Explore the material.
#1 In the passage on Malaysia–Indonesia trade, what was Indonesia's realized foreign direct investment in 2007?
#2 Write out the passage on Malaysia–Indonesia trade word for word, from "The memorandum of" up to and including "have raised tensions.".

Given passage.
╭──
Rafidah Aziz, Malaysia's minister of international trade and industry, and Mari Elka Pangestu, Indonesia's minister of trade, signed an agreement to set up the Joint Trade and Investment Committee (JICT) on January 12, at the annual consultation between the two countries in Putrajaya, Malaysia. The committee will be chaired by the two ministers.

The board aims to put in place measures to boost bilateral trade and investment while promoting networking and business opportunities. Market access will be prioritised, with a focus on allowing the private sectors in the two countries to set up joint ventures and pool information.

The memorandum of understanding recognises that a variety of negative issues have dominated relations of late. Territorial disputes, focusing on islands on the border between the two countries, have played a part to limit the potential for increased cooperation. In addition, allegations over the poor treatment of Indonesian migrant workers in Malaysia have raised tensions.

"The memorandum will intensify our trading activity and foreign direct investment in Indonesia," Abdullah Ahmad Badawi, Malaysia's prime minister, said at a joint press conference with Susilo Bambang Yudhoyono, Indonesia's president. "Malaysia is increasing its foreign direct reinvestment in Indonesia."

Indonesia already attracted its fair share of foreign direct investment (FDI) in 2007. Figures released on January 7 by the Investment Coordinating Board (BKPM) reveal that realised FDI reached $10.34bn in 2007, a 73.2% rise over 2006.

This greatly surpassed BKPM's target of $5.4bn in actual FDI for 2007. Meanwhile approved FDI topped $40.1bn in 2007, a 156% increase on 2006 levels.

"Indonesia's growth looks like it can only be checked by external shocks, collapsing infrastructure or a slow down in reforms," Joachim von Amsberg, the World Bank's country director for Indonesia, told OBG.

The largest sources of realised FDI were Singapore with $3.75bn, the UK with $1.69bn, South Korea with $627.7m and Japan with $618.2m.

Meanwhile Malaysian investments in Indonesia were already at $300m in the first nine months of 2007, the last date for which figures were available. Investments from Malaysia totalled $307m in 2006.

In the first three quarters of 2007, real trade was skewed in favour of Malaysia, with Indonesia witnessing a total deficit of $662m, according to statistics from Indonesia's Central Statistics Agency (BPS). Due to rising oil prices and their knock-on effect on the bill for Indonesia's refined oil imports, the $1bn surplus recorded in the same period of 2006 has been quickly transformed into a deficit for Indonesia.

"As national production cannot meet the demand, we import 400,000 barrels per day, which has led to the increase of Malaysia's share," said Kurtubi, an energy analyst who heads the Independent Centre for Petroleum and Energy Economic Studies at the University of Indonesia.

The two countries also have important relationships in other sectors such as mining and plantations. Total bilateral trade reached $10bn in the first ten months of 2007. Malaysia is the 10th biggest trade partner for Indonesia, and the second biggest after Singapore in the ASEAN region.

Indonesia's most important imports from Malaysia are oil and hydrocarbons, transistors and telecommunications products; while Malaysia imports vegetable oil, cocoa, steel and crude oil from Indonesia.

During the press conference, Indonesia's Yudhoyono highlighted the need to further diversify trade and investment, with a number of sectors ripe for increasing cooperation. High reserves of natural resources in both countries have the potential to fuel economic growth for both governments.
╰──
Excerpted data.
╭──
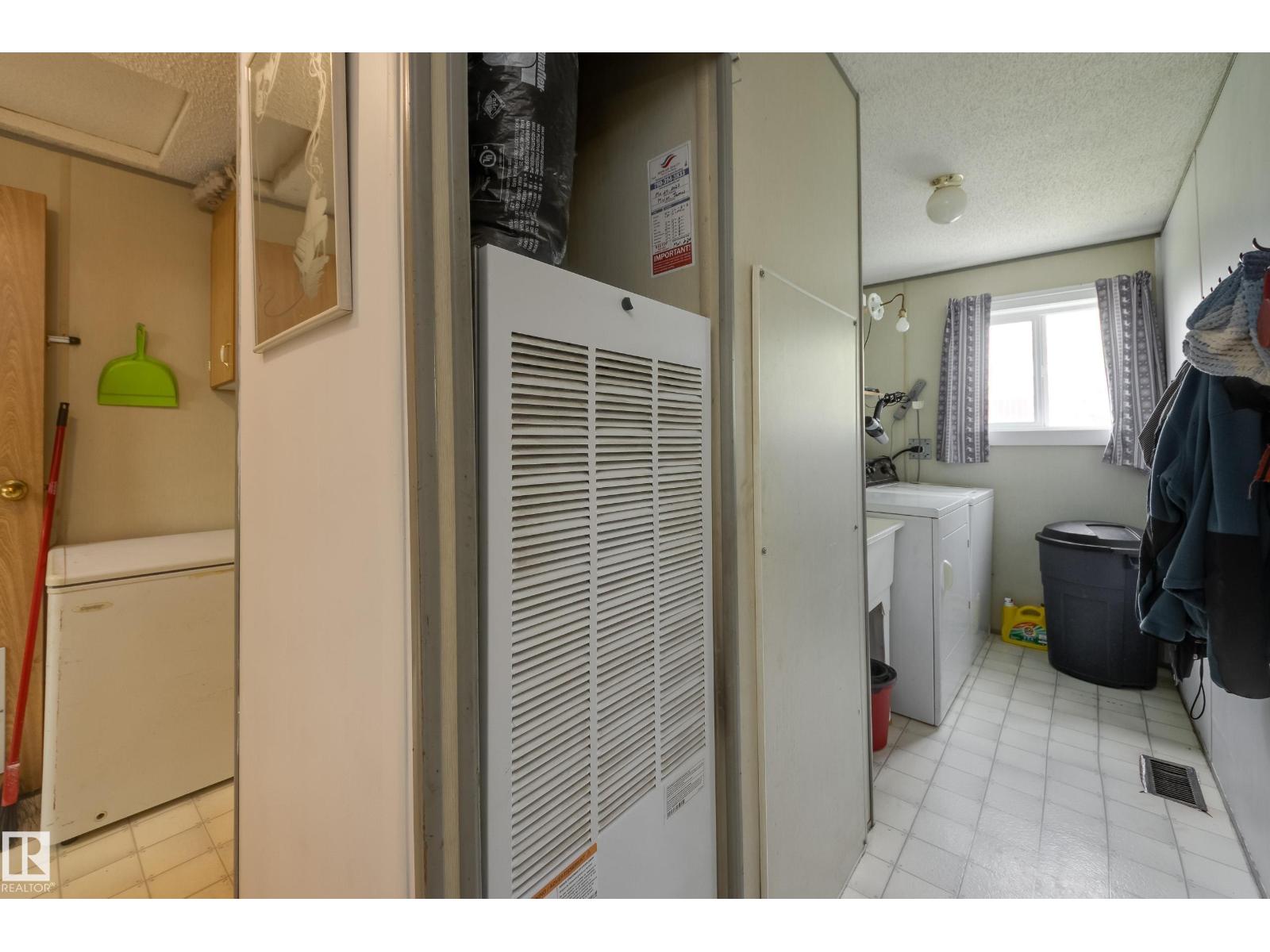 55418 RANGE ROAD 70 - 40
╰──
╭──
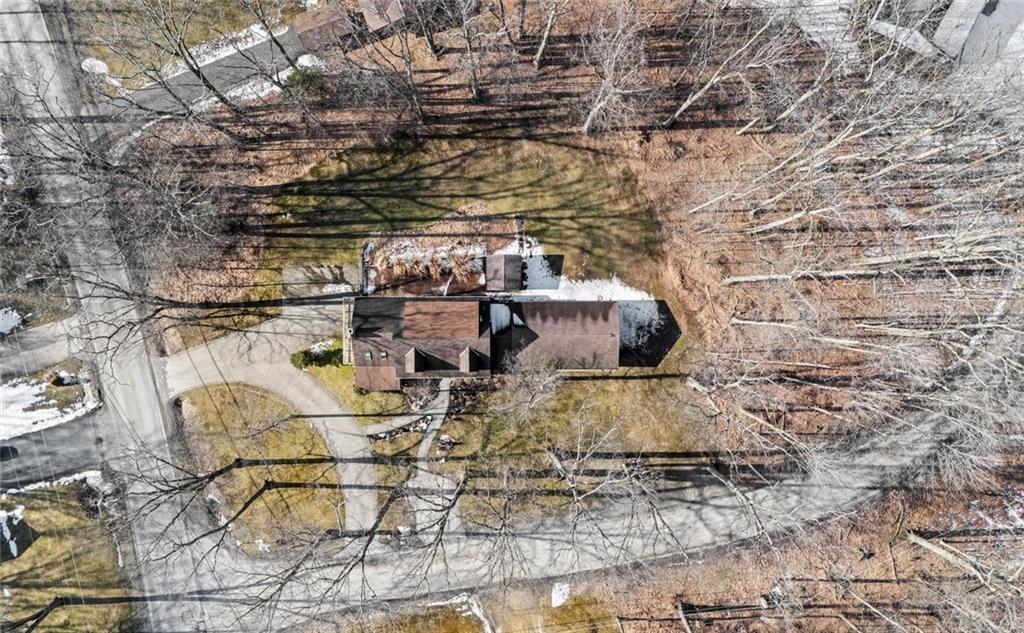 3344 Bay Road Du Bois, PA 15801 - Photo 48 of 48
╰──
Solution list.
#1 $10.34bn, a 73.2% rise over 2006.

#2
The memorandum of understanding recognises that a variety of negative issues have dominated relations of late. Territorial disputes, focusing on islands on the border between the two countries, have played a part to limit the potential for increased cooperation. In addition, allegations over the poor treatment of Indonesian migrant workers in Malaysia have raised tensions.